Pr Asma Acheli : La prise en charge du glaucome doit d’abord commencer par sa reconnaissance en tant que maladie chronique. Actuellement, l’Algérie est le seul pays au monde où le glaucome n’est pas classé comme une maladie chronique par la Caisse de Sécurité Sociale.

Cette situation est problématique, car les patients ne bénéficient pas d’un remboursement à 100 % alors que le coût du traitement est élevé. À long terme, ne pas traiter le glaucome a également un coût social important, car un malvoyant nécessite des soins et une assistance plus lourds.

Esseha : Comment sensibiliser davantage la population algérienne à l’importance du dépistage précoce du glaucome, en particulier dans les régions où l’accès aux soins est limité ?
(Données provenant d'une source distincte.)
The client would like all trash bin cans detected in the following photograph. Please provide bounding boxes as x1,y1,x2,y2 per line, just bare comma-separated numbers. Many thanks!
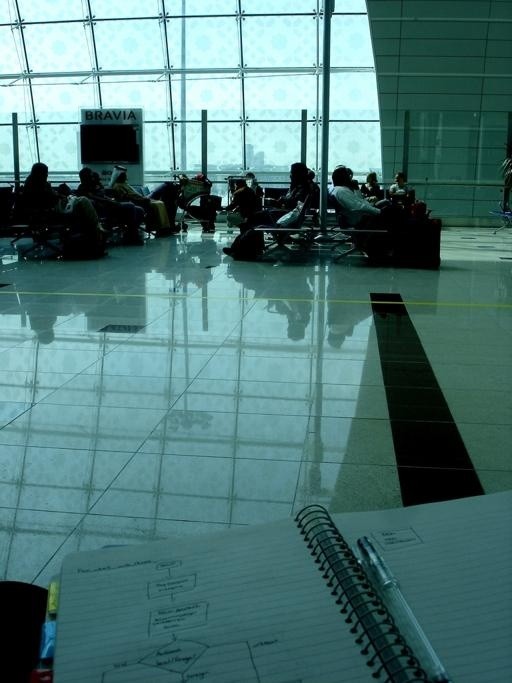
264,187,289,207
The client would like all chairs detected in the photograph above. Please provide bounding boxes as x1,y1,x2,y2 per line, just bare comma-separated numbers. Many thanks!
0,175,442,271
489,200,512,235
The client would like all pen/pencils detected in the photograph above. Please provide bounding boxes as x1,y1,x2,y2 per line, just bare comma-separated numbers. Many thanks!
357,536,451,683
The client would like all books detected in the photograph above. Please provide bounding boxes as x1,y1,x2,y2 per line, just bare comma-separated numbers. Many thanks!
51,487,510,682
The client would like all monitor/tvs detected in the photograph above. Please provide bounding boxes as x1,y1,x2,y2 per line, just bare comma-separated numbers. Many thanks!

Pr Asma Acheli : Les études montrent que le dépistage de masse est inefficace, son impact étant limité. La meilleure approche reste la diffusion d’informations via les médias. Il est essentiel que la population sache que les personnes ayant des antécédents familiaux de glaucome ont un risque quatre fois plus élevé d’en être atteintes. Ces personnes doivent consulter un ophtalmologiste chaque année pour un dépistage précoce.

Dans les zones reculées, où il existe de véritables déserts médicaux, des campagnes de dépistage peuvent être utiles, mais la meilleure solution reste la création de centres de santé de proximité, permettant un suivi annuel régulier des patients.